Evaluating the significance of mandatory offers in contemporary corporate finance

Citation(2023) 10(1) Journal of Comparative Law in Africa 58
DOIhttps://doi.org/10.47348/JCLA/v10/i1a3
Published date11 September 2023
Pages58–82
AuthorMudzamiri, J.
Date11 September 2023
58
https://doi.org/10.47348/JCLA/v10/i1a3
EVALUATING THE SIGNIFICANCE OF
MANDATORY OFFERS IN CONTEMPORARY
CORPORATE FINANCE
Justice Mudzamiri*
Abstract
If a regulated company reacquires its voting securities in terms of section 48 of the
Companies Act 71 of 2008 (2008 Act) or if a person, together with related persons
who held less than 35 per cent voting rights before the acquisition attain 35 per
cent of voting rights after the acquisition, they must offer to purchase the remaining
securities within a prescribed period. Transactions that force the acquirer to offer the
remaining securities holders acquisition of their securities as contemplated above
are referred to as mandatory offers. Academics debate whether to retain or dispense
with mandatory offers in corporate finance law. They question the rationales for
mandatory offers. For instance, some academics argue that mandatory offers inhibit
investment. The rationale of using mandatory offers to pursue equal treatment of
securities holders is also challenged for being incompatible with generally accepted
company law principles. It is within this context that this article seeks to reinforce
the pertinence of mandatory offers in the South African takeover regulation regime.

Spatial question entries

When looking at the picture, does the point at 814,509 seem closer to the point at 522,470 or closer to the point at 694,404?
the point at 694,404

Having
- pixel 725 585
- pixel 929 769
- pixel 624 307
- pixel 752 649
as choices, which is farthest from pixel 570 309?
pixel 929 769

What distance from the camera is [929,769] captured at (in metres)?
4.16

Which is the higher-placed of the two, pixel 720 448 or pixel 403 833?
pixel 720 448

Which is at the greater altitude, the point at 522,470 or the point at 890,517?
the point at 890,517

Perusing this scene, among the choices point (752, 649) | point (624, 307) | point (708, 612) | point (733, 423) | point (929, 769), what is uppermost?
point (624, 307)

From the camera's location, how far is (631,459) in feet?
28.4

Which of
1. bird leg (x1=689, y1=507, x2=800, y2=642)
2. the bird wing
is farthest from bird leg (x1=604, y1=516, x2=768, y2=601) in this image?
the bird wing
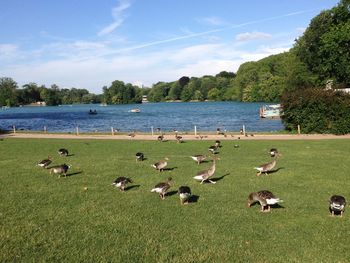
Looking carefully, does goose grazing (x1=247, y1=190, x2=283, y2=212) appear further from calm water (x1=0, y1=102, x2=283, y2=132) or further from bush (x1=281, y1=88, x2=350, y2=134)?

* * *

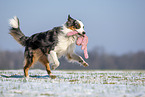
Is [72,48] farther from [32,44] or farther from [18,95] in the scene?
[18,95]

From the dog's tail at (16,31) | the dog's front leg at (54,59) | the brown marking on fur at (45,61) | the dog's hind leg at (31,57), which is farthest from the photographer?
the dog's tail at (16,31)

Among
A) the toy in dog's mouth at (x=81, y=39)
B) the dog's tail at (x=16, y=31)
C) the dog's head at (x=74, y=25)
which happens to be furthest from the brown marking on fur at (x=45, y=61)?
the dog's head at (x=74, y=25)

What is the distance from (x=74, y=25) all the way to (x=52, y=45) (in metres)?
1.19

REQUIREMENTS:
a - List every field label in the metadata block at the top of the text on mandatory offers, before the title is repeated in capitals.
b - Resume the text on mandatory offers, carrying it on from its final sentence.
These entries were taken from a different source than the text on mandatory offers.

TASK-BY-TASK ANSWERS:
a - Citation, DOI, Published date, Pages, Author, Date

b -
Mandatory offers are of practical relevance and important to achieve equal and fair
treatment of the securities holders of a similar class in line with the overarching
objectives of the 2008 Act read together with the Takeover Regulations, 2011
(2011 Regulations). Mandatory offers also protect minority shareholders from
being forced to retain their investments in a company that has significantly shifted
its securities holding control. This article suggests some amendments to the existing
provisions of the 2008 Act to reinforce the functional purposes of mandatory offers.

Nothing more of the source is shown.